Although DNA sequencing is getting cheaper as each day passes, large-scale deep sequencing experiments still require a significant investment of time and money without any guarantee of useful data. Wouldn’t it be nice if you could predict the usefulness of additional sequencing by analyzing some preliminary data first? Well, a new algorithm promises to do just that.
“Based on what we’ve seen by looking through databases like the Sequence Read Archive at the National Center for Biotechnology Information, a lot of people have this problem,” said study author Andrew Smith, a USC associate professor of biological sciences. “There are a lot of data sets in there and when you go through them, it’s pretty clear that people are sequencing the same molecules over and over again.”
Smith believes the method can help researchers determine the appropriate depth of sequencing in order to study mutations and other rare molecules, making such sequencing projects more efficient overall.

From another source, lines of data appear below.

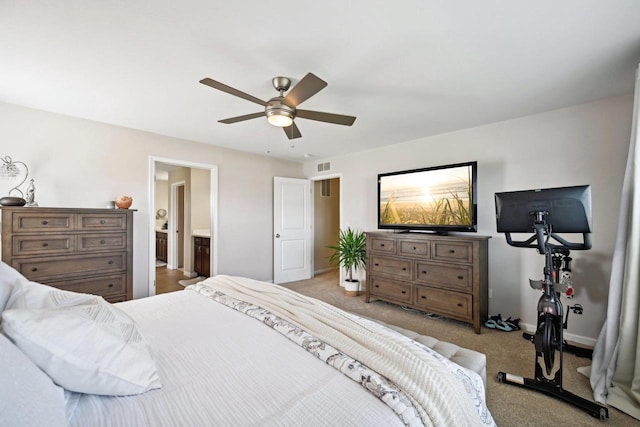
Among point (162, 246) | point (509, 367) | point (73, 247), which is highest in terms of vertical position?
point (73, 247)

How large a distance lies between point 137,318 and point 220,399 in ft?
3.55

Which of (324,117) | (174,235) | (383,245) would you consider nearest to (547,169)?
(383,245)

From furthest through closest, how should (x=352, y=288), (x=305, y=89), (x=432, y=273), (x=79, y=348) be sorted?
1. (x=352, y=288)
2. (x=432, y=273)
3. (x=305, y=89)
4. (x=79, y=348)

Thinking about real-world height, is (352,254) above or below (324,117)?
below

“If you are sequencing a cancer genome and looking for a particular type of mutation, you can use a method like this to tell that you’ve come pretty close to saturation and you’re not going to see a whole lot more,” explained Smith. “Or the method can tell you that there’s a huge amount of distinct molecules left, so keep looking.”
Smith and USC graduate student Timothy Daley developed the algorithm while working on bisulfite sequencing which tends to damage the DNA, leaving libraries of low complexity. To solve the issue, the two researchers sought a way to predict the properties of a larger sequencing experiment based on a smaller initial experiment.
After testing a number of methods, Smith and Daley developed the algorithm based on a statistical framework called ‘capture-recapture,’ which has been used to measure species abundance in ecological studies. The sampling model essentially captures, tags, and recaptures individuals to measure how diverse the members of a population are and how many distinct characters might be left.
“We can currently predict the yield of a sequencing experiment 100 times larger than the initial experiment used to estimate the yield to within 10%,” explained Daley. “The accuracy of the method increases with more data, but there are no sequencing experiments large enough to test how far out we can predict using larger amounts of data to fit.”
Now, Smith’s group is further improving the algorithm’s precision to understand what happens when one sequences infinitely. “A lot of things become unstable as you take everything to infinity,” said Smith. Infinity is just a qualitatively different thing, but we’re working toward it because we think we’ve got some good ideas.”
1. Daley T, Smith AD Predicting the molecular complexity of sequencing libraries. Nat Methods. 2013 Feb 24.